In 1724, Charles Johnson referred to America as "A Commonwealth of Pyrates." Even three centuries later, we still endeavor to live up to that reputation. Edward Moseley, born in the civilized world of seventeenth-century London, set the standard for America's criminal behavior - even as he literally defined the state of North Carolina. 

Edward Moseley - not the typical immigrant to America - fell into Carolina’s corrupt “Family” political syndicate, most of whom came from the island of Barbados - a “bedeviled” Caribbean sugar factory where the inhabitants practiced the most brutal slavery. His South Carolina in-laws had been forged in that devilish island “beyond the lines of amity” - very much the antithesis of the civilized Europe Moseley knew in London. In that ancient European city, as the orphaned son of a wealthy but defeated Tory family suffering from political defeat in the Glorious Revolution, he attended the coveted Royal Mathematical Academy.
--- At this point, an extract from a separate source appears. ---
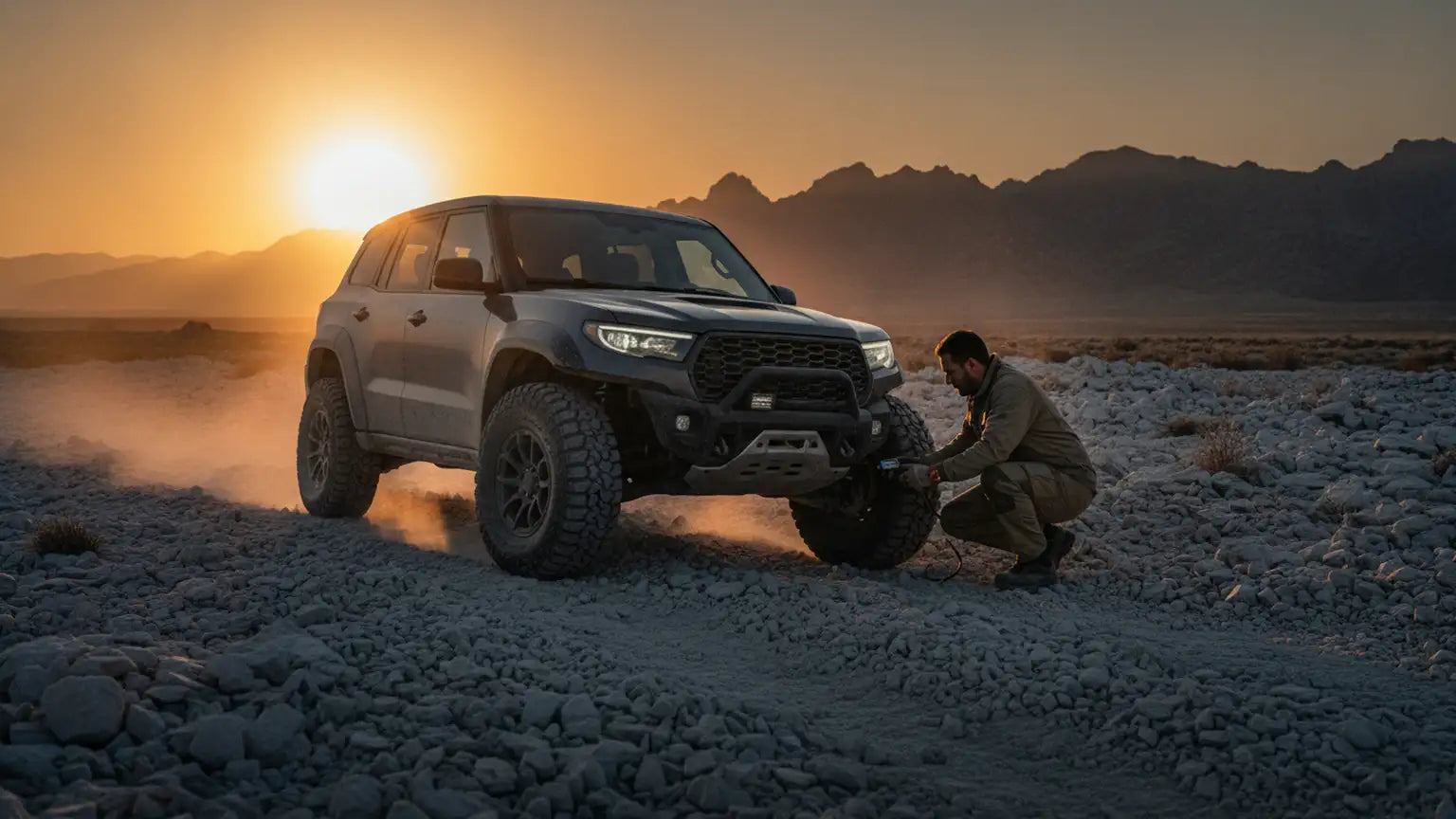 Rugged off-road vehicle navigating rocky terrain, driver adjusting tire pressure with a gauge, sun setting in the background casting warm...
Moseley learned mathematics of such learned men as Sir Isaac Newton and the first Astronomer Royal John Flamsteed. 

England - as Barbados - unfortunately lacked in the greatly-coveted commodity of real estate - the key to freeholdship, public office, and power! America, presumed an untouched wilderness, by contrast, possessed boundless acres of land, spreading for thousands of miles in every cardinal direction. That treasure had only to be cleansed of heathen natives who knew nothing of the Anglican God or land ownership. Vast American estates offered privileged gentlemen and educated mathematicians like Moseley the chance for real power - a restoration of their Stuart Tory glory! America would then beckon to them - a glowing treasure that downtrodden English freeholders like Edward Moseley craved! Conservative outcasts like Moseley abused the people, land, and the law! Educated in the use of the sextant and astrolabe, they engaging in crude criminal methods found unacceptable at home in England. While initially, America existed merely as a “breadbasket” for the slaving Barbadians of his adopted Carolina Family, it offered Edward Moseley so much more – a chance to realize immense real wealth and to restore his politically conservative English family's empire! We remember Moseley for his maps, but that was not all that he did! Edward Moseley dreamed of making conservatives great again in America and no laws would stop him!